Good morning. Here is your AM bulletin, with the latest news and views from EG as well as a few of the best bits from the morning papers.

Insurance giant L&G, one of the UK’s largest real estate investors, has seen its half-year profits slide due to a fall in its £1.2tn AUM investment management arm, LGIM, which dropped by 29%. But its alternative asset creator wing, LGC, was 13% up to £296bn.

Rival retailers including B&M, Poundland, The Range and Home Bargains are readying bids for the fallen discounter Wilko. They have until the end of tomorrow to make their offers.

Hans Zimmer, the composer of more than 150 film scores including Pirates of the Caribbean and Gladiator, has bought the BBC’s iconic Maida Vale studios for a reported £10.5m. His consortium plans to turn the north west London studios, which have hosted everyone from Bowie to Beyoncé, into a school for musicians.

CVC Capital Partners has revived plans for a multibillion-euro stack market listing after raising a record €26bn (£22.3bn) buyout fund last month.

And Warren Buffett’s Berkshire Hathaway has built up a $814m (£640.4m) investment in three US housebuilders, including a 1.8% stake in DR Horton.

Meanwhile, PfP Capital’s regional private rented sector platform Picture Living is forward-funding two schemes in Essex, developed by Vistry and Dandara.
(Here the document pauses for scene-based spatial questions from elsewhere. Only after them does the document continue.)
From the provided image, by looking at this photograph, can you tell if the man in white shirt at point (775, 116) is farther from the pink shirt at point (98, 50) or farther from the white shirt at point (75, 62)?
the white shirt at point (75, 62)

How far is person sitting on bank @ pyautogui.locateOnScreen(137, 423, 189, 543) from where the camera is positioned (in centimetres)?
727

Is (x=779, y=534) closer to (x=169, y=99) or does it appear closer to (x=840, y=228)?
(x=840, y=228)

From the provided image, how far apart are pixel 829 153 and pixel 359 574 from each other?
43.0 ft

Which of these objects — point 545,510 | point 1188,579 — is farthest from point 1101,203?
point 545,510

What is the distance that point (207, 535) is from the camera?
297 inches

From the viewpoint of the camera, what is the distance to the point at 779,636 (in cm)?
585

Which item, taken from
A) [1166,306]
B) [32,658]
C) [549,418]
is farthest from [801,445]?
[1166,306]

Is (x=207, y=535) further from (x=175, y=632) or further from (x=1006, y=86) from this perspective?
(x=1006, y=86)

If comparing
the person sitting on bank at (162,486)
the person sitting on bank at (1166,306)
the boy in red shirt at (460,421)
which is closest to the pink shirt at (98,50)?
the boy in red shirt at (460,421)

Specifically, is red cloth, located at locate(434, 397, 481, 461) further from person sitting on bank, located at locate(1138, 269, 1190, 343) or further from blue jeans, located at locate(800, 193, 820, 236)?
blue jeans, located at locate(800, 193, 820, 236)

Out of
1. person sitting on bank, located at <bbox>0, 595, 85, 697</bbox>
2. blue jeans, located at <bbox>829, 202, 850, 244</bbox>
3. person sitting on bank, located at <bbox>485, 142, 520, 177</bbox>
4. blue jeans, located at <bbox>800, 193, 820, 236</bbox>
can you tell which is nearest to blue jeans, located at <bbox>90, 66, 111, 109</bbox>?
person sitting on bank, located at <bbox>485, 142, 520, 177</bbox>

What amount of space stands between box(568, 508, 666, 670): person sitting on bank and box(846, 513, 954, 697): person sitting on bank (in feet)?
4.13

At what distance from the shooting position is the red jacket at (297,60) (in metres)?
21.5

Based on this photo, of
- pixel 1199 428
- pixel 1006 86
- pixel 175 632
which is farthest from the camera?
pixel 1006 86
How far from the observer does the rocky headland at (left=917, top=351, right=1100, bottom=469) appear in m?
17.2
Two holiday parks owned by Robert Bull – the billionaire bungalow tycoon dubbed “Bob the Builder” – have fallen into administration.
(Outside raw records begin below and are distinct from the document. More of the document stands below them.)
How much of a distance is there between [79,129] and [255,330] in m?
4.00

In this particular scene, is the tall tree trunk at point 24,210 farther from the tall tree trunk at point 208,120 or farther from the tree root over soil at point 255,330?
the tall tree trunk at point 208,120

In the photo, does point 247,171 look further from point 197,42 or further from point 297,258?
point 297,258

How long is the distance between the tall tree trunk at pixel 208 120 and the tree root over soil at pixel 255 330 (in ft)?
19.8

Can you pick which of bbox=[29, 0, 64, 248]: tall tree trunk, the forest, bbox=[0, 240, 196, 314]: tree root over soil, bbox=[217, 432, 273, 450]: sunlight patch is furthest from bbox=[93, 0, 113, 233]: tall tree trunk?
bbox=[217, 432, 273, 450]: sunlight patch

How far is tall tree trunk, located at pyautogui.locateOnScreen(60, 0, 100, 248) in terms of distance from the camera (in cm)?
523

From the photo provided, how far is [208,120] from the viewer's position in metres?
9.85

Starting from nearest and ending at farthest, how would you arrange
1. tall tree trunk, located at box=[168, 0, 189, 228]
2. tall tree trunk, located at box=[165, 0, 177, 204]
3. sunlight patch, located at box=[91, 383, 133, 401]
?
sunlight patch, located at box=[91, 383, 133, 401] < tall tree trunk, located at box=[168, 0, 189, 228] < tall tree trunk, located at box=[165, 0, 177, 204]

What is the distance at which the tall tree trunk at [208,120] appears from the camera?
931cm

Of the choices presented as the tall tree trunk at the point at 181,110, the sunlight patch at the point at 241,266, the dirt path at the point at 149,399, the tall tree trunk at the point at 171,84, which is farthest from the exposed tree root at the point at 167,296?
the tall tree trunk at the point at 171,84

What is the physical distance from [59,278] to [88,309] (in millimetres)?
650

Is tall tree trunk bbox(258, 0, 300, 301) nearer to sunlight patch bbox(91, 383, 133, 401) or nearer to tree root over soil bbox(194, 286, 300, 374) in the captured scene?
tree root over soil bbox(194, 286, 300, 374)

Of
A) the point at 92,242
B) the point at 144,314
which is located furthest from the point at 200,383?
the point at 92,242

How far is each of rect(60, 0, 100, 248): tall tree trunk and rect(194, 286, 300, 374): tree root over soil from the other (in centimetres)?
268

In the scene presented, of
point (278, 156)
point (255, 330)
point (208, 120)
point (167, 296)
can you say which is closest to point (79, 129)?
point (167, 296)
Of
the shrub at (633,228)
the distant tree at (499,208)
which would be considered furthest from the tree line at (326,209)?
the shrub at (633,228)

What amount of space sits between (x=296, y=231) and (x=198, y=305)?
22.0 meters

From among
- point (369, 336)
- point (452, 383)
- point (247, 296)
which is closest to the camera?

A growing number of landlords have sold up as rates on mortgages surge, according to data from Savills.

The Times (£) has an obituary for housebuilder and pioneer of system-built housing Sir Norman Wakefield.

And it is time to get on your marks for LandAid’s latest events.

And finally, a Cambridgeshire car park that cost £1m of public money to develop has been used by just three vehicles in the week after it opened. The 112-space Manea train station car park was heralded by councillors as “an exciting time for the local community”. Clearly not many others are finding this use of the Cambridgeshire & Peterborough Combined Authority’s cash quite as exciting.

Meanwhile, the morning papers are dominated by the news that the world’s most famous property developer, Donald Trump, has been charged with interference with the 2020 election during his term as the 45th president of the USA. Perhaps he should have stuck to the day job?